Inter-frame prediction (Inter) in HEVC

Inter-frame prediction (Inter) in HEVC



How to eliminate spatial or temporal redundancy: non-integer motion vectors, bi-directional prediction, adaptive selection of image block shape, size, and position during prediction, lists of frames to be used as reference block sources for motion compensation, motion vector prediction.


A key step in digital video data processing in hybrid block video encoding systems is eliminating spatial or temporal redundancy. To eliminate temporal redundancy, the coding system searches the previously encoded video images for the most similar image area (block) to the block currently being encoded. Once found, the samples (pixels) of this block are used as an estimate, or prediction, for the pixel values of the current block. The predicted samples are subtracted from the samples of the current block, resulting in a difference signal (residual). Obviously, this residual only contains information about the differences between the images in the current block and the predictive block. In case of a “good” prediction, the residual contains significantly less information than the block being encoded, which determines to a large extent the video data compression ratio during encoding. It is the residual signal information that, after some additional processing, is placed in the encoded stream; basically, it constitutes the result of encoding.

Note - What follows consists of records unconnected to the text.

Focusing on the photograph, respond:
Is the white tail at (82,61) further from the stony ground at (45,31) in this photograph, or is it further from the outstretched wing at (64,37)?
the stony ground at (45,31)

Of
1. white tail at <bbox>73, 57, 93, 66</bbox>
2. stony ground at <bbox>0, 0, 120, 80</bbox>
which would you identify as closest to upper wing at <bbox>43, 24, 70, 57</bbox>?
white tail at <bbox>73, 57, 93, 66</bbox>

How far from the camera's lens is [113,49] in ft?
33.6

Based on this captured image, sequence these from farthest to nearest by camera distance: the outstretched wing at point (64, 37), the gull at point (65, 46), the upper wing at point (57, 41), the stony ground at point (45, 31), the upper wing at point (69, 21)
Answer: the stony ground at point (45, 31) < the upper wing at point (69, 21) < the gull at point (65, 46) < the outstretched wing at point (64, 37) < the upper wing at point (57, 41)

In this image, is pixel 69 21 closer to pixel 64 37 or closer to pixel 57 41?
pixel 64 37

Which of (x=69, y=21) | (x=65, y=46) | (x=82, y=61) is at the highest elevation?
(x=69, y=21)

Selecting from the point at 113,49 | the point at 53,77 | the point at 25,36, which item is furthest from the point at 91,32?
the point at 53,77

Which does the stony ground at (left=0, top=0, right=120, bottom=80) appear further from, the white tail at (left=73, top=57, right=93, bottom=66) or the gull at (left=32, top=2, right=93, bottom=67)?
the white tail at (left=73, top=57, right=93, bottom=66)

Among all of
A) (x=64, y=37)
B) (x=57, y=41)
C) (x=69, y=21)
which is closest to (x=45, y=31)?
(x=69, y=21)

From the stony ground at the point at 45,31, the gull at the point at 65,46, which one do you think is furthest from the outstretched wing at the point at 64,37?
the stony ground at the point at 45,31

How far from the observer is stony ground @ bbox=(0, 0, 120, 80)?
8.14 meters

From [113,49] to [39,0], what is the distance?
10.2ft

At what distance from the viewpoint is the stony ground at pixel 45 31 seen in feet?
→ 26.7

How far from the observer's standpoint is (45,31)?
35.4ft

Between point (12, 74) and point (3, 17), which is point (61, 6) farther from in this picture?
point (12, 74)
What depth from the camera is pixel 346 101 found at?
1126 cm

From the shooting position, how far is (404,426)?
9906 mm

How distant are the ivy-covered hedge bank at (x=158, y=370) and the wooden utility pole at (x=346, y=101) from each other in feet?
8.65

Other information is also added to the stream to allow a decoding system to make the prediction. What kind of information is it? First of all, some identifier is needed for the previously encoded video image (called the reference) in which the predictive block was found. The identifier should be accompanied by information about the coordinates of the predictive block inside the reference image. These coordinates are usually specified relative to the position of the block currently being encoded - in other words, as the current block’s offset from the predictive block. A set of horizontal and vertical offsets is thus called a motion vector. In essence, the motion vector shows how far the current block has shifted from the predictive block.

The basic decoding procedure is to find a reference image among the previously encoded images using its identifier, obtain the predictive block samples from this image based on the known coordinates, and add to them the residual signal values from the encoded stream. The result is a decoded image. Easy! This simple idea was first implemented back in 1988 during the development of the H.261 standard. In the course of the last 25 years, it was augmented with several others which made it possible to significantly reduce the amount of information required both to describe the residual signal and to identify the block on the reference image used for prediction. Here is a quick summary of these extensions.

Non-integer motion vectors

It is clear that in real-world video sequences, it often happens that the image of one frame is offset from the image in another (reference) frame by a non-integer number of samples. The introduction of non-integer motion vectors in this situation makes it possible to improve the “quality” of the prediction considerably. With non-integer offsets, interpolated (shifted relative to an integer position) reference block samples are used for prediction. The magnitude and direction of this shift are defined by the fractional parts of the horizontal and vertical motion vector components.

Bi-directional prediction

Bi-directional block prediction uses two reference blocks, each of which may reside in its own reference frame. The prediction for the block currently being encoded is formed as a half-sum of the sample values from both blocks. Most commonly, one of the reference frames comes from the part of the video sequence before the frame that contains the current block and the other comes from the part after the current frame. Since only previously encoded frames can be used as a reference, the introduction of bi-directional prediction makes it necessary to encode video frames in a different order from the one in which they appear in the video (see Figure 1). But what is the actual idea here? How does this bi-directional prediction—or bi-prediction, with blocks encoded in this way referred to as B-blocks and encoded frames containing these blocks as B-frames—bring improvement in the video data compression ratio and hence prediction “quality”? Consider several scenarios in which this improvement is clear.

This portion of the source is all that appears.